▶ [Kurzaufgabe 1] Beginne im Auszug über Sultana Sediqi bei den Worten „Sultana Sediqis Kampf“, höre nach „mit ihren Mitstreiter:innen.“ auf und gib den Abschnitt wieder, wobei „Mitstreiter:innen“ in „Unterstützer:innen“ umbenannt wird.
▶ [Kurzaufgabe 2] Fasse den Absatz des Auszugs über Sultana Sediqi, der mit „Sultana Sediqis Kampf für Menschenwürde“ beginnt, als knappe Liste zusammen und behalte die wichtigsten Fakten bei.
▶ [Kurzaufgabe 3] Prüfe anhand des Auszugs über Sultana Sediqi, ob die folgenden Aussagen stimmen, und antworte jeweils mit Ja oder Nein samt der entscheidenden Worte als genaues Zitat: (a) Sie organisiert zusammen mit der Seebrücke Erfurt eine Aktion gegen die Bezahlkarte für Geflüchtete. (b) In den Wechselstuben werden Gutscheine von Edeka eingetauscht. (c) Ihr Einsatz für Ali Shreteh fand im Dezember statt.

▶ [Seitenauszug]
##########

Und so ist ihr Terminkalender, in den jetzt auch Vorlesungen und Seminare drängen, noch etwas voller geworden. Sie organisiert mit der Seebrücke Erfurt eine Aktion gegen die Bezahlkarte für Geflüchtete. In sogenannten Wechselstuben können Gutscheine von Rewe, Aldi und Lidl gegen Geld eingetauscht und so Geflüchtete mit Bargeld versorgt werden. 

Sultana Sediqis Kampf für Menschenwürde und Toleranz ist immer nah bei den Menschen. Wie etwa ihr Engagement für den von Abschiebung bedrohten Syrer Ali Shreteh im November. Und ganz aktuell setzt sie sich für die Kurd:innen im Norden Syriens ein, die nach der Vertreibung von Assad vermehrt unter dem Beschuss der Türkei stehen. "Keine Waffenlieferungen an die Türkei", fordert sie mit ihren Mitstreiter:innen.

##########

▶ [Datenteil]
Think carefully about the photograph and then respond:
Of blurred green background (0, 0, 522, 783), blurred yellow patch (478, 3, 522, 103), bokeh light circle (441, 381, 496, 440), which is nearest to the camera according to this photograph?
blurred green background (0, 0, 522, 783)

##########

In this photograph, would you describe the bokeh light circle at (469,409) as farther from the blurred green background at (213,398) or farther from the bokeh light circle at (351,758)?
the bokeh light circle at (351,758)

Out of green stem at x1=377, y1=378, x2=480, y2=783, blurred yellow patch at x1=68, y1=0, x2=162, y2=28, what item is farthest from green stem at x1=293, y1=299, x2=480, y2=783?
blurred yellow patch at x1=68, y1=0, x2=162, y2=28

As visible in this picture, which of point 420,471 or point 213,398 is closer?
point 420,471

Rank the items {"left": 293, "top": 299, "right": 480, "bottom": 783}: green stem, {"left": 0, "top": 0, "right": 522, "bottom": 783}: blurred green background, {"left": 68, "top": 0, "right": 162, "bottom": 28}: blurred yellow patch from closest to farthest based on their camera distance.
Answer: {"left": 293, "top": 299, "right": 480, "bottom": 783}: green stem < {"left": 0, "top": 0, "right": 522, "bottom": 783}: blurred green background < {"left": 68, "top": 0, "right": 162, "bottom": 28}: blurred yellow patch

##########

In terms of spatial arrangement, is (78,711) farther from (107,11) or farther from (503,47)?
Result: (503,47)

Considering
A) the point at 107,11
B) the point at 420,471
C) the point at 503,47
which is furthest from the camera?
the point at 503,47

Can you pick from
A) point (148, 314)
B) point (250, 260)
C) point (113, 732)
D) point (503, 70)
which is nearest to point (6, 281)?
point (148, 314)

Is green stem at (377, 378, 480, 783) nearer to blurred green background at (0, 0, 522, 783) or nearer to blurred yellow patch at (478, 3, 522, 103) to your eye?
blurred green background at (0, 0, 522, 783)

##########

▶ [Vollständige Lösung 1]
Sultana Sediqis Kampf für Menschenwürde und Toleranz ist immer nah bei den Menschen. Wie etwa ihr Engagement für den von Abschiebung bedrohten Syrer Ali Shreteh im November. Und ganz aktuell setzt sie sich für die Kurd:innen im Norden Syriens ein, die nach der Vertreibung von Assad vermehrt unter dem Beschuss der Türkei stehen. "Keine Waffenlieferungen an die Türkei", fordert sie mit ihren Unterstützer:innen.

▶ [Vollständige Lösung 2]
- Sultana Sediqi kämpft für Menschenwürde und Toleranz, immer nah bei den Menschen.
- Im November setzte sie sich für den von Abschiebung bedrohten Syrer Ali Shreteh ein.
- Aktuell engagiert sie sich für die Kurd:innen im Norden Syriens, die nach der Vertreibung von Assad vermehrt unter dem Beschuss der Türkei stehen.
- Mit ihren Mitstreiter:innen fordert sie: „Keine Waffenlieferungen an die Türkei“.

▶ [Vollständige Lösung 3]
(a) Ja: „Sie organisiert mit der Seebrücke Erfurt eine Aktion gegen die Bezahlkarte für Geflüchtete.“
(b) Nein: „Gutscheine von Rewe, Aldi und Lidl“
(c) Nein: „für den von Abschiebung bedrohten Syrer Ali Shreteh im November“